Jeff Kofman’s my Business Shaper just for a few more minutes. A lot of what I’ve seen you talk about and what I’ve read about is around the future of journalism and where it goes and where technology fuses with that. If there were two or three things that you would want Trint to be in the next three to five years and the way that people talked about Trint, what would you say those were?
Jeffrey Kofman
Well I think it, like innovator, you want to be an essential tool, you want to be a must have, not a nice to have. I think that the future of technologies like Trint is that they need to solve a series of problems to create a seamless work flow. I think one of the biggest problems with innovation right now is when you have to go from one tab in your browser to another to finish the journey and so our focus right now is integrating with what they call CMS’s, content management systems and MAMs, media asset managers, those are the engines of any news organisation and they’re the engines of any content organisation even if it’s a marketing firm, even the big city and Wall Street firms would have some form of that. You want a seamless integration from how you collect the video or audio to how you navigate through with Trint by transcribing and searching and translating it in multiple languages all simultaneously and collaborating and then how it integrates into the, into the products that will ultimately help you disseminate it, whether it’s a video editing platform like Adobe Premiere Pro or into the MAM and these are not easy things, they’re expensive, they’re difficult, they’re kind of you know, they’re not the sexy part of innovation but those kind of integrations are really essential. You know, I look at, I’m a cyclist, I have way too many cycling apps, it drives me crazy.
Elliot Moss
I thought you were going to say “I have way too many cycles”.
Jeffrey Kofman
Well, I have a lot of bikes too.

=== Collected material ===
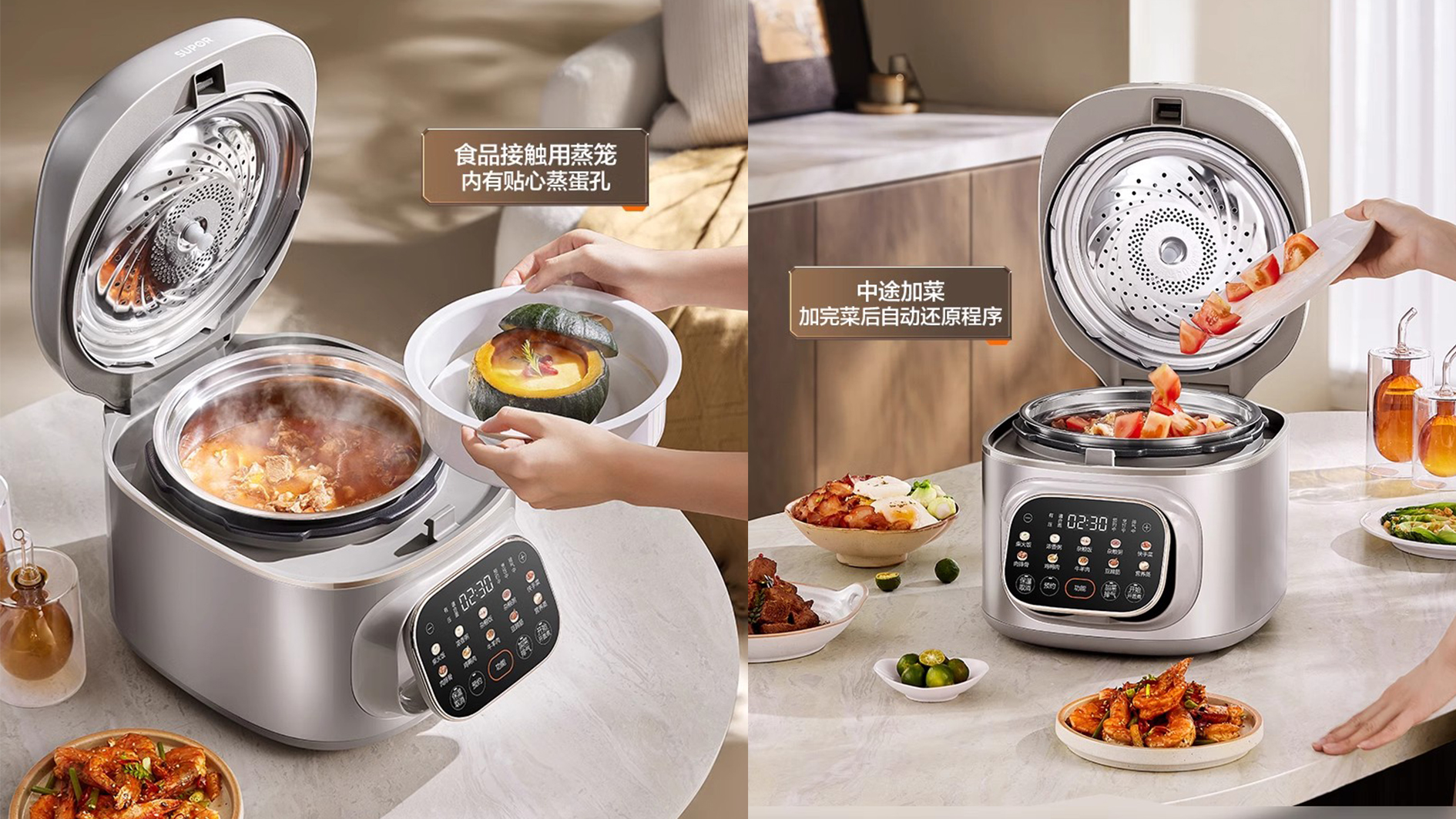 Electric pressure cooker，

=== Task requirements ===
Continue the interview transcript about Trint from its final line, in which Jeffrey Kofman mentions owning a lot of bikes.

=== Task output ===
Elliot Moss
I imagine you’ve got, I’m just going to guess here, I don’t know, seven?
Jeffrey Kofman
Err, I had six, I just sold one and I’m really regretting selling it.
Elliot Moss
Not bad. So, really what you, you’ve got five but you could easily have seven.
Jeffrey Kofman
Yeah. I would happily have a sixth but I use them a lot so, so you know, they’re not toys.
Elliot Moss
Okay, so, cost per use is fine.
Jeffrey Kofman
Cost per use is fine.
Elliot Moss
Okay, good, I’m pleased about that. I’m happy I’ve established that.
Jeffrey Kofman
But I think that you know in cycling I use Strava, I use Ride with GPS, I use Training Peaks, I think I’m missing a couple, oh I use…
Elliot Moss
But a lot and that’s your point.
Jeffrey Kofman
…the Wahoo and it drives me crazy.
Elliot Moss
It’s crazy. Crazy.
Jeffrey Kofman
You know, they talk to each other but not very well, it’s really bad for the user, it’s maybe good for them because you have to subscribe to each one. That’s not the future.
Elliot Moss
So the integration is the future and for you, just before I ask you your song choice, just one thing, do you, and I think the answer, my feeling is that you do and I know I’m not framing the well in terms of journalistic…
Jeffrey Kofman
Do you want me to help you?
Elliot Moss
You could definitely help. Is there something about you that quite likes that detail, that granularity that appeals to you as a human?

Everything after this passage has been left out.